Die-Design Validation
August 1, 2016Comments
It makes little difference how much individual experience we acquire or the number of experienced toolmakers and engineers that we collectively involve in our die-design processes; sooner or later we find ourselves uttering these dreaded words:
“If we only knew then what we know now, we would have designed this die differently.” Fig. 1
To a great extent, metal-stamping processes succeed or fail based on the suitability of the die design. If the tooling is not designed properly, there’s not much that can be done in the press shop to develop a process that runs reliably and profitably.
Unfortunately, many dies are thought to be designed properly if they can repeatedly produce parts within part-print specification at a predetermined production rate during die tryout. However, two problems arise with this approach. First, validating a design after the product already has been produced does not represent sound engineering or business practice. Shouldn’t a metalformer test and validate the design before investing time and money in die construction? Secondly, after production begins the stamper often finds that small and seemingly insignificant changes in process inputs —material properties, die lubrication, die temperature or tool geometry, for example—can send the process out of control.

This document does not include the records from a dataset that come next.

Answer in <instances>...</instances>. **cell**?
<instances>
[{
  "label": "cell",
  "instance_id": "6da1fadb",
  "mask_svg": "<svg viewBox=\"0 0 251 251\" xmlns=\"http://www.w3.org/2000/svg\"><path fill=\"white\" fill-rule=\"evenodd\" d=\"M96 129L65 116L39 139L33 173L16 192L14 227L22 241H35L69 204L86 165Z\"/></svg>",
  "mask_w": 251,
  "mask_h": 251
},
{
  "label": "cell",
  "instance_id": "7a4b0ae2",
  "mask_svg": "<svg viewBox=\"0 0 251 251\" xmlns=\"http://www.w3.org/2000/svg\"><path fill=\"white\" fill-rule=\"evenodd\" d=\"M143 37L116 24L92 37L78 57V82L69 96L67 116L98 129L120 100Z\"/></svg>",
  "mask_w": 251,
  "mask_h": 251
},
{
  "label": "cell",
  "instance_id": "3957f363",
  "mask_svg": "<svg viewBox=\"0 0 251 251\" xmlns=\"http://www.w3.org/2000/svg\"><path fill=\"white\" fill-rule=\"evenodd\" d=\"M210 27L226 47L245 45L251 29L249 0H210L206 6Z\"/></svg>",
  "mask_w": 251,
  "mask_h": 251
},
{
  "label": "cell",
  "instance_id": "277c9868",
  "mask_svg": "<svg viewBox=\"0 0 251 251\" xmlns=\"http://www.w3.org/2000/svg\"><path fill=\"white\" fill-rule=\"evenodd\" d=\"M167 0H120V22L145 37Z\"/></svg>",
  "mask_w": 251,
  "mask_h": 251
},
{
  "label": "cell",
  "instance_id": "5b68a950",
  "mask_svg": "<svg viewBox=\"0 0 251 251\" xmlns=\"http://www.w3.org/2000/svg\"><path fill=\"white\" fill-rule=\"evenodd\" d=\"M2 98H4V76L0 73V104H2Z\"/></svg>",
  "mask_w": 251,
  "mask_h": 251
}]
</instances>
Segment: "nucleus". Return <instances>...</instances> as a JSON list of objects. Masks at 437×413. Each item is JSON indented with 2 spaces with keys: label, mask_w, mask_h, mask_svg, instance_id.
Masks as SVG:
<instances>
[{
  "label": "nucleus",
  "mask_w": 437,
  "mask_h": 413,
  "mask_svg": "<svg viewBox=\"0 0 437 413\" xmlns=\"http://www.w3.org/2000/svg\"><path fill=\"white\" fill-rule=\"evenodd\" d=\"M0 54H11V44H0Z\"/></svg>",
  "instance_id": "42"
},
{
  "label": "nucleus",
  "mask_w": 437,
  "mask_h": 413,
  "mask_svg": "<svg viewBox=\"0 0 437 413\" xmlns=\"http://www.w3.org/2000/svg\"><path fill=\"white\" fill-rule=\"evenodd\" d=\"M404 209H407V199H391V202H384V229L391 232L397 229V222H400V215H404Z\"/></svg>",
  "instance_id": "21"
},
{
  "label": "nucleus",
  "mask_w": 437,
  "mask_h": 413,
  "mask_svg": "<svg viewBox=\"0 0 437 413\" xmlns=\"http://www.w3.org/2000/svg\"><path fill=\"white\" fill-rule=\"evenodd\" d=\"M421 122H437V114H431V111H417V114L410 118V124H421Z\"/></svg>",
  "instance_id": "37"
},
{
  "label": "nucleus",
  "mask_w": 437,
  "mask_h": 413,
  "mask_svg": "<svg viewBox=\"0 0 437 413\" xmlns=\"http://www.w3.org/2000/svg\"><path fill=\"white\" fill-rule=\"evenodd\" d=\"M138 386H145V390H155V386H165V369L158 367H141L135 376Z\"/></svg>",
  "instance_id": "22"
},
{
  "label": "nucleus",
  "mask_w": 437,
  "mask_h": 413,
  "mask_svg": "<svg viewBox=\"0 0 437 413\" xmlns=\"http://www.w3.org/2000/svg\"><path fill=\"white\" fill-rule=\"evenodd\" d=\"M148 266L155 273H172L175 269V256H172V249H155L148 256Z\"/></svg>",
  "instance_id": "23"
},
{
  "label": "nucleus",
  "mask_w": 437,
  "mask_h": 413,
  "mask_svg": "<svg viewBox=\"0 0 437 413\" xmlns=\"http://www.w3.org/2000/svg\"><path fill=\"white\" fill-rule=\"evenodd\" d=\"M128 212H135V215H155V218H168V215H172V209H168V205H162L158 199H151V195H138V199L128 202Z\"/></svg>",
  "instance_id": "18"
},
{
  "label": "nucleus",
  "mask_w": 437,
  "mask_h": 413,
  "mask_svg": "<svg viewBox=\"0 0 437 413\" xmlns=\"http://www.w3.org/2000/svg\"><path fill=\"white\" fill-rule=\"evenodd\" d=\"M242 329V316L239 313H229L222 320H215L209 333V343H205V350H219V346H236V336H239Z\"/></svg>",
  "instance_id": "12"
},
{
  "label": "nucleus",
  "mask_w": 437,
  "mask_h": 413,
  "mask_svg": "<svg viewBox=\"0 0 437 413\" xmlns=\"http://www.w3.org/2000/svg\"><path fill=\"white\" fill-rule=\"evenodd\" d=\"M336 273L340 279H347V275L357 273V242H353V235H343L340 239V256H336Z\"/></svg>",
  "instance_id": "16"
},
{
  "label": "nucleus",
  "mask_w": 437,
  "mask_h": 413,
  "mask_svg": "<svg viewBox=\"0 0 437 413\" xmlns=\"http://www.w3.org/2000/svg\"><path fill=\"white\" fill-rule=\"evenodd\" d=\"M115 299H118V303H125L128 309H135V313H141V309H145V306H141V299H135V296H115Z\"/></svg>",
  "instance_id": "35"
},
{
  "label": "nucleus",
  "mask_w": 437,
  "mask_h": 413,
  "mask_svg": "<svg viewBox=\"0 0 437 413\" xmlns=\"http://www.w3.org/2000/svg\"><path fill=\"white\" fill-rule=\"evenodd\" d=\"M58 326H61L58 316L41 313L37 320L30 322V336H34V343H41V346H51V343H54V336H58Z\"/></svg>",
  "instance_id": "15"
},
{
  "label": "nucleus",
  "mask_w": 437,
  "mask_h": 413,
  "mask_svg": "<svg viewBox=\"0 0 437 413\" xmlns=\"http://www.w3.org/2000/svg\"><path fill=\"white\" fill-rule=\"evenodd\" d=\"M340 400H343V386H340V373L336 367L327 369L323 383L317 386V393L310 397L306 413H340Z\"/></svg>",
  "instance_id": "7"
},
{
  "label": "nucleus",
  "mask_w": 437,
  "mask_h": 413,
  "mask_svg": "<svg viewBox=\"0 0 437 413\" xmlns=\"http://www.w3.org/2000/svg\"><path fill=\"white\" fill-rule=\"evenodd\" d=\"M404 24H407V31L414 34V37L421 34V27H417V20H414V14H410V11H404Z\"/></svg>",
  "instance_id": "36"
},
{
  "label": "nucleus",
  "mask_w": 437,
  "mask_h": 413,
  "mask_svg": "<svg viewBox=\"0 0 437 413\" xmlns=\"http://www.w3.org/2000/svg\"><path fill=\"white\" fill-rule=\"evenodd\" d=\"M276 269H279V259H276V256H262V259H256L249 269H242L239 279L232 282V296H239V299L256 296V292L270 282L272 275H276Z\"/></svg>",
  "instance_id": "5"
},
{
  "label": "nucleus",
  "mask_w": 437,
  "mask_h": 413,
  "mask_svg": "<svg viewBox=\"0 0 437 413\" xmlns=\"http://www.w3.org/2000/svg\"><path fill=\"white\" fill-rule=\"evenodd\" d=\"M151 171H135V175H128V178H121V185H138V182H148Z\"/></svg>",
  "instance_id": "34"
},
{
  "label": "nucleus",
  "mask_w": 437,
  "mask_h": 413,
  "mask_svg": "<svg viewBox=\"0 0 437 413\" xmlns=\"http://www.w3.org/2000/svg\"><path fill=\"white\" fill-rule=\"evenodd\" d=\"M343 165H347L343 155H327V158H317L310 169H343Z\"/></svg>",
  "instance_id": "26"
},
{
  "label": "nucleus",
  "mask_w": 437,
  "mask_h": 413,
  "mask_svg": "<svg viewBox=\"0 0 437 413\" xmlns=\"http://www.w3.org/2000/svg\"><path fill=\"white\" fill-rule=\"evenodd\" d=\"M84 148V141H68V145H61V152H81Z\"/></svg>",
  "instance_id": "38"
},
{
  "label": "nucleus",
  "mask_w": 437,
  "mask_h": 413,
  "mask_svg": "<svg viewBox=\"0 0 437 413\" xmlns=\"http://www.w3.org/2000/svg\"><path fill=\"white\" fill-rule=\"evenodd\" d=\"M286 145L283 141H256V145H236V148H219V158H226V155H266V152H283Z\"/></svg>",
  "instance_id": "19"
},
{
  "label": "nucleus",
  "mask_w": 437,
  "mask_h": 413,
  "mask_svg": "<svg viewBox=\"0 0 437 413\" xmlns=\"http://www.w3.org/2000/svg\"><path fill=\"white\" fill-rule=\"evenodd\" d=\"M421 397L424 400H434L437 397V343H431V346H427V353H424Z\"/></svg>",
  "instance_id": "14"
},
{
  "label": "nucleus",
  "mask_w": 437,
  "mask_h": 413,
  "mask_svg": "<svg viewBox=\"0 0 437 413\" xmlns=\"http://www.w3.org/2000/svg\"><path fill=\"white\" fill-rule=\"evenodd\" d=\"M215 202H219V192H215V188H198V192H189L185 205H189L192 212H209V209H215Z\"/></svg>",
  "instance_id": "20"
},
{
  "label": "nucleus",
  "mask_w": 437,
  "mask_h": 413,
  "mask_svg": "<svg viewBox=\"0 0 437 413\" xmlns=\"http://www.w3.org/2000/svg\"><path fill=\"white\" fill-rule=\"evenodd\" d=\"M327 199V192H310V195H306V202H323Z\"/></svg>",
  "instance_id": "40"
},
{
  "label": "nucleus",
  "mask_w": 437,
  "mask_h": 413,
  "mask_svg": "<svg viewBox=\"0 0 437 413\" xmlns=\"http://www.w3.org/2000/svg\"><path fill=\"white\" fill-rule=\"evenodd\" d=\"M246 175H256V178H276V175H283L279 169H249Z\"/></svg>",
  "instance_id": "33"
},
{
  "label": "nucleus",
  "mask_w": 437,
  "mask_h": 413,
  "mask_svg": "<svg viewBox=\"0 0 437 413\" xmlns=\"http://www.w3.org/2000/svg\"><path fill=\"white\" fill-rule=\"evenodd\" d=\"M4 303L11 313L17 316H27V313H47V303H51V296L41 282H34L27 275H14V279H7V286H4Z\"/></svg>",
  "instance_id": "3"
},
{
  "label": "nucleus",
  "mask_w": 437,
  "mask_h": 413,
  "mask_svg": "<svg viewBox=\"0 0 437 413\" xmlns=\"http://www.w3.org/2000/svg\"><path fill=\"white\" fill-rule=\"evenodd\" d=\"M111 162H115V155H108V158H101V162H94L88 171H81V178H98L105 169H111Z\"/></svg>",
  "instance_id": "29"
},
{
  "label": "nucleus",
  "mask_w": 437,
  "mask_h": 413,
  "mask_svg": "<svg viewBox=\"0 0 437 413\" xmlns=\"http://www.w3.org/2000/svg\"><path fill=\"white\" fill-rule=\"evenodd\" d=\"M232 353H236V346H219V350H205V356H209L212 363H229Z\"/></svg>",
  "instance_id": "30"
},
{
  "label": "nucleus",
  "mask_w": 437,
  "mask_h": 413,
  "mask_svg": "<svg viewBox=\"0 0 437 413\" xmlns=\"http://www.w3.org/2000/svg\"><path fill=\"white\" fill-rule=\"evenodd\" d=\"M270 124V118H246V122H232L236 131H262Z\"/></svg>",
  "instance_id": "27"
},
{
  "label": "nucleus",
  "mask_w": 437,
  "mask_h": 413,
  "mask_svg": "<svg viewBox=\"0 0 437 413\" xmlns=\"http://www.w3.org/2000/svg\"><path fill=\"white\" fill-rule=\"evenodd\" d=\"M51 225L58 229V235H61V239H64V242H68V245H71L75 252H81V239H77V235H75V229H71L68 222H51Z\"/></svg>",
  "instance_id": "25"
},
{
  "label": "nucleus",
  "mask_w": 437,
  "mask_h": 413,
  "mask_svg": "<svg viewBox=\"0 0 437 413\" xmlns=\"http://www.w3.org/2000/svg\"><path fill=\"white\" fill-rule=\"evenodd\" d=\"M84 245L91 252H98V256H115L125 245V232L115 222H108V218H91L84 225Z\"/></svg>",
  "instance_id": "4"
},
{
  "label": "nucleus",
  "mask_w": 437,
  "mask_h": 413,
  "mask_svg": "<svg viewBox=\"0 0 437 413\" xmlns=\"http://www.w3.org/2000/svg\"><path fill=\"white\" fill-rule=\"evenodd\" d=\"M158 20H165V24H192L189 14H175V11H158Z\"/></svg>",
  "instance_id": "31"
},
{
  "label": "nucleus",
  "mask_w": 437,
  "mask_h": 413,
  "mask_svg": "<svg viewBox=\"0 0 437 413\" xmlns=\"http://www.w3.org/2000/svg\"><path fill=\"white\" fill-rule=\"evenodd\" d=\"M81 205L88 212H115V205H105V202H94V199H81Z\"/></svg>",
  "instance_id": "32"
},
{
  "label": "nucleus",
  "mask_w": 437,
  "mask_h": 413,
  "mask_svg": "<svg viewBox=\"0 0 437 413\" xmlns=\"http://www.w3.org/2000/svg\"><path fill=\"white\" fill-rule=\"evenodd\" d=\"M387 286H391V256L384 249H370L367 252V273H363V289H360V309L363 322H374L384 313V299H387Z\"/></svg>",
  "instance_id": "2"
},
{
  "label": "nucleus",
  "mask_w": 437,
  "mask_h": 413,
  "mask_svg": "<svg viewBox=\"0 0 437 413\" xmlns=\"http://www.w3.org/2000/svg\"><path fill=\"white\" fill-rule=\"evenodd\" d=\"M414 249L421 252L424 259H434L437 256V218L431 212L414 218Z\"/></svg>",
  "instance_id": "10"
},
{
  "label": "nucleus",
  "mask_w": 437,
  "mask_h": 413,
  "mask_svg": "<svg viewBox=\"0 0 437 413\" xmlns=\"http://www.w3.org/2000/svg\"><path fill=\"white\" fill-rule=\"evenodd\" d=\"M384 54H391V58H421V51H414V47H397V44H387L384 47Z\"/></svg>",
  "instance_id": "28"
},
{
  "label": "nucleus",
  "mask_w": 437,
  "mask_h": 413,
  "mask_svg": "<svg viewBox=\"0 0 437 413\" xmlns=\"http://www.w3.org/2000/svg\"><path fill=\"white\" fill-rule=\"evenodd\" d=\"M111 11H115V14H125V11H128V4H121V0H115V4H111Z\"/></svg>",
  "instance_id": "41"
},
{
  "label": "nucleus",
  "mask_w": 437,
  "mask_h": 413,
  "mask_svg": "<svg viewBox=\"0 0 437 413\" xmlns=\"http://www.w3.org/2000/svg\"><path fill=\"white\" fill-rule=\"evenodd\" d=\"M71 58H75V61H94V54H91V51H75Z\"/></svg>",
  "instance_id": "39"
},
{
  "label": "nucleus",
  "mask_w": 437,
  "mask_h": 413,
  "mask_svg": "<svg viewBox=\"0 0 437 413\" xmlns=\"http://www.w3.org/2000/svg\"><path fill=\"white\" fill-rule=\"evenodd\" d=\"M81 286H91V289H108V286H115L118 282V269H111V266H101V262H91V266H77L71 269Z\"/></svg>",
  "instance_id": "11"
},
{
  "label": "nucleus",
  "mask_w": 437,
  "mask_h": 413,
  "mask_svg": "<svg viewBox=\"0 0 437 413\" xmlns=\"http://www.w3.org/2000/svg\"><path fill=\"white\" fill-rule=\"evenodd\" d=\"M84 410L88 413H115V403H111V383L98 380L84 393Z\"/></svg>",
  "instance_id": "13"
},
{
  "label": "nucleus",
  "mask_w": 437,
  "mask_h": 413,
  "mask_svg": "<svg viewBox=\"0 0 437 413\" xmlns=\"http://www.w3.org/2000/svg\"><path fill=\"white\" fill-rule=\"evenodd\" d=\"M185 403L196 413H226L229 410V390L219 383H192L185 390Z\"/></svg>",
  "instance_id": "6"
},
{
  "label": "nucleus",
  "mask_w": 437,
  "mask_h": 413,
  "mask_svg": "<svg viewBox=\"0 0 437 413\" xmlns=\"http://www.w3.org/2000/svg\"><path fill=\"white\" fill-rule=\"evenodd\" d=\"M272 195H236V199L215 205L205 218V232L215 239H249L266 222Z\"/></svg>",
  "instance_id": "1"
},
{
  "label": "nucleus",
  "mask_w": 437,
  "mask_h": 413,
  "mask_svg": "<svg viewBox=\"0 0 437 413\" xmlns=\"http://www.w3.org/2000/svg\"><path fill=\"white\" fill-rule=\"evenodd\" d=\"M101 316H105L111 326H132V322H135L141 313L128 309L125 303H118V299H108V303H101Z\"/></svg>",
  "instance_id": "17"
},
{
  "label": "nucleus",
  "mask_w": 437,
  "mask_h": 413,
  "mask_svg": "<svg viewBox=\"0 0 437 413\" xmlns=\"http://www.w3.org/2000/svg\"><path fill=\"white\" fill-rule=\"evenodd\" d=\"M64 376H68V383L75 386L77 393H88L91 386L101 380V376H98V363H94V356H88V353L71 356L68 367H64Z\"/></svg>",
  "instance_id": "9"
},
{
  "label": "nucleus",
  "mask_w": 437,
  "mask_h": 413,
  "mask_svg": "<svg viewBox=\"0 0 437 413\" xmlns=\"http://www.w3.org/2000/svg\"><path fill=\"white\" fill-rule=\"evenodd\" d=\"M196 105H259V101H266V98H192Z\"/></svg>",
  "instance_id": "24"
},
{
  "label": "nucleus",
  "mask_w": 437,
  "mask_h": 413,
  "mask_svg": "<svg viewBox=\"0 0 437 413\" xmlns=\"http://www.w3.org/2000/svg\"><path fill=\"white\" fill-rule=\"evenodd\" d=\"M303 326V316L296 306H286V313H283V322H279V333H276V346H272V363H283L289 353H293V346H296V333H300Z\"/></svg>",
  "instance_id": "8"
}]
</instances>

During most die-design and engineering evaluations, engineers have substantial freedom early in the design phase. This design freedom degrades quickly as build and tryout phases approach. When design freedom is at its highest, the engineer often has very little part-specific manufacturing knowledge (Fig. 1). Without knowledge of the influences of variables such as friction, material properties and workpiece geometry on process mechanics, it is impossible to adequately design dies much less predict and prevent the occurrence of defects.